Traditional Fraud Solutions
The ability to meaningfully reduce fraud losses has been one of the primary challenges facing FIs over the past decade. Whether it’s to mitigate account takeover, new account fraud, or emerging fraud, FIs have used traditional fraud management solutions to combat these attacks. These solutions provide a wide variety of basic fraud reduction capabilities, including:
- Known fraud detection
- Digital channel monitoring (i.e. online)
- Mobile device identification
- Static fraud rule-set creation
- Manual case reviews
- Manual customer transaction verification
- Fraud reporting and auditing
Traditional fraud solutions have done a good job in helping FIs fight fraud, but very little to actually reduce fraud rates. According to Forrester’s Fraud Management Solutions Forecast, 2017 To 2023 (Global), spending related to fraud management solutions is expected to double in the next five years. The reason for this increase is simple: traditional fraud management solutions cannot keep up with agile fraudsters and their ever-changing tactics.

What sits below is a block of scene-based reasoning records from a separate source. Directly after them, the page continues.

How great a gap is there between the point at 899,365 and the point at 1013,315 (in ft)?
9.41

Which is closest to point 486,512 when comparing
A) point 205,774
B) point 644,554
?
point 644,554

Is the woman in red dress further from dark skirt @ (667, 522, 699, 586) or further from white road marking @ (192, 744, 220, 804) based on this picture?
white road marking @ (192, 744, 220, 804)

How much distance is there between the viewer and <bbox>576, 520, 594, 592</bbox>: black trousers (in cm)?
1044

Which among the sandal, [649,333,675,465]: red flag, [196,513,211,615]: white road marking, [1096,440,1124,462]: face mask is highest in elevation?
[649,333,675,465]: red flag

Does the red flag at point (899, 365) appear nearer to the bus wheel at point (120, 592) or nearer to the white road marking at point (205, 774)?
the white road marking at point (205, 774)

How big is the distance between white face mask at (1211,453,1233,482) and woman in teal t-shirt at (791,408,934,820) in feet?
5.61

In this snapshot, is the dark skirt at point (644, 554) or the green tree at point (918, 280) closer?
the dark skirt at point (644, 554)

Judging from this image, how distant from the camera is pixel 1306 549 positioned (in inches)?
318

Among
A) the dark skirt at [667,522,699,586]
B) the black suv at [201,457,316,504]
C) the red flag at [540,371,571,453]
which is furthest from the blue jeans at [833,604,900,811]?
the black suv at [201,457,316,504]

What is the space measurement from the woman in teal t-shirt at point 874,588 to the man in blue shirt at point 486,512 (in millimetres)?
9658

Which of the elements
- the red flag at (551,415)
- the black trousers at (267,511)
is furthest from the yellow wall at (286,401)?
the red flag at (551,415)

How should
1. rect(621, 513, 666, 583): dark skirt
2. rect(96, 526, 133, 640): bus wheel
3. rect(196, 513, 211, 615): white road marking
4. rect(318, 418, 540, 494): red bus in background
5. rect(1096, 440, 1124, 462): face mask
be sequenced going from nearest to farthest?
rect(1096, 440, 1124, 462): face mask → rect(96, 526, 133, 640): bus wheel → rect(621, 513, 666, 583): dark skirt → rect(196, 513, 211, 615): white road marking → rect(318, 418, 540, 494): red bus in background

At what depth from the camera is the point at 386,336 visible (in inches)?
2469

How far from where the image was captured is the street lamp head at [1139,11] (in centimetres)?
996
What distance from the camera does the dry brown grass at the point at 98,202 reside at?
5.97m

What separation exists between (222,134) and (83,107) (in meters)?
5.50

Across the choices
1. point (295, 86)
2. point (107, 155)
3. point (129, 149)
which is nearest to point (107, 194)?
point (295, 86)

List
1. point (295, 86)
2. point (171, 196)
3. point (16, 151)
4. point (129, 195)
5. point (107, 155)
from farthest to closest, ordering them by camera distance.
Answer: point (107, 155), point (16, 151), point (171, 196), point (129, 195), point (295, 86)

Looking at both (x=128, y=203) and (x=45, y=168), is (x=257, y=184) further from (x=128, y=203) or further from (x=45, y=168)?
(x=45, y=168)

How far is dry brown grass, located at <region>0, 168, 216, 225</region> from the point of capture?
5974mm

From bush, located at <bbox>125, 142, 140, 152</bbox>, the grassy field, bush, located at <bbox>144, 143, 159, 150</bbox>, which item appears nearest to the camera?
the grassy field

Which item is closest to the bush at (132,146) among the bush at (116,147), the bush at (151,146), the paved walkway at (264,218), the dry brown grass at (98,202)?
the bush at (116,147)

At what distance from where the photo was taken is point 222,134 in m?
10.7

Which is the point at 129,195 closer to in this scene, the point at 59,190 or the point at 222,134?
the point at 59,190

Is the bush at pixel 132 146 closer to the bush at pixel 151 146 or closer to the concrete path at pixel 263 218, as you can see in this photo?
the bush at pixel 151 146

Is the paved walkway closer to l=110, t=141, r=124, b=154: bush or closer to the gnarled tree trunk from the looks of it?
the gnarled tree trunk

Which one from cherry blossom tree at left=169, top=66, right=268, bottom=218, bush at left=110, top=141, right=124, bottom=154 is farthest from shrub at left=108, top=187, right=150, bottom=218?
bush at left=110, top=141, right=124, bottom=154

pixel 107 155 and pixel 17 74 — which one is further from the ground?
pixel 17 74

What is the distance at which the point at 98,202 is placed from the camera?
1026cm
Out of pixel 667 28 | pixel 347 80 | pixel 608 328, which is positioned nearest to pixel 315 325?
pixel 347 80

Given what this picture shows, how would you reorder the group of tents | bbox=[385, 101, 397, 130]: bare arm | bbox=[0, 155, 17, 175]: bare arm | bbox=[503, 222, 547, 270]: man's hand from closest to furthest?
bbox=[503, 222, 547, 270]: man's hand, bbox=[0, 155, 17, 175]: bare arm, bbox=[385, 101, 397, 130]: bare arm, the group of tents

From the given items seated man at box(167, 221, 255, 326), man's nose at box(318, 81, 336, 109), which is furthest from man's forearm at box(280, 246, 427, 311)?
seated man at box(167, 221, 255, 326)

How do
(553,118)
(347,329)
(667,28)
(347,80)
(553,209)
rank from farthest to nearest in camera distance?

While legacy fraud management solutions provide near-time fraud detection, online/web digital channel monitoring, basic device identification, static fraud rules creation, manual case reviews, and basic fraud reporting, they simply cannot address the speed and scale of new fraud. Combined with new business challenges, such as new and expanding digital channels, mobile banking, and regulatory requirements, traditional fraud solutions are becoming less effective.
A New, Modern Approach to Risk Analytics
What FIs require today is a more sophisticated approach to fraud management that will help lower fraud rates, comply with regulatory requirements, and reduce operational costs. A modern fraud management solution should supplement traditional fraud solution capabilities with:
- Real-time detection of new and existing fraud schemes
- Omnichannel support (i.e. online and mobile)
- Trusted mobile devices/channels
- Ability to detect new fraud faster with self-learning models
- Pre-configured compliance policies and rule sets
- Regulatory compliance checks across digital channels
- Comprehensive multi-channel reporting
- Interactive fraud relationship visualization tools
By combining traditional fraud prevention systems with newer fraud detection and prevention capabilities, FIs get the best of both worlds. A modern fraud solution provides real-time fraud detection of new and existing fraud across digital channels – as well as the ability to meet strict regulatory requirements ahead of fast approaching deadlines. Through pre-defined compliance policies and rules, a modern fraud solution allows FIs to get up and running faster and perform compliance checks across channels, while also providing reporting for auditors.
A modern fraud solution not only addresses traditional fraud challenges (i.e., fraud reduction), it also helps:
- Identify emerging fraud methods
- Perform omnichannel monitoring
- Secure mobile transactions
- Meet strict regulatory compliance requirements
- Increase the efficiency of the fraud team
How OneSpan Can Help
While no fraud prevention system is bulletproof, constantly updating existing fraud tools and staying sharp with modern capabilities has become a way of life for financial institutions. OneSpan Risk Analytics helps FIs protect against attacks happening in the online and mobile channels using machine learning-based risk analysis to identify risk at critical steps, predicting risk levels, and taking instant action when suspicious activities are identified.
Risk Analytics works in the background, scoring activities in real time based on a detailed analysis of user behavior, transaction details, and other key contextual data collected from multiple channels. The solution then scores the user, device, and transaction data, and determines the risk associated with that transaction. Risk Analytics is able to take immediate action to either allow, review, or block the transaction, based on intelligent workflows coupled with pre-determined and FI-defined security policies and rules. The use of machine learning enables risk scoring to streamline processes, reduce operational costs tied to manual reviews, and ultimately improve the user experience through fewer false positives.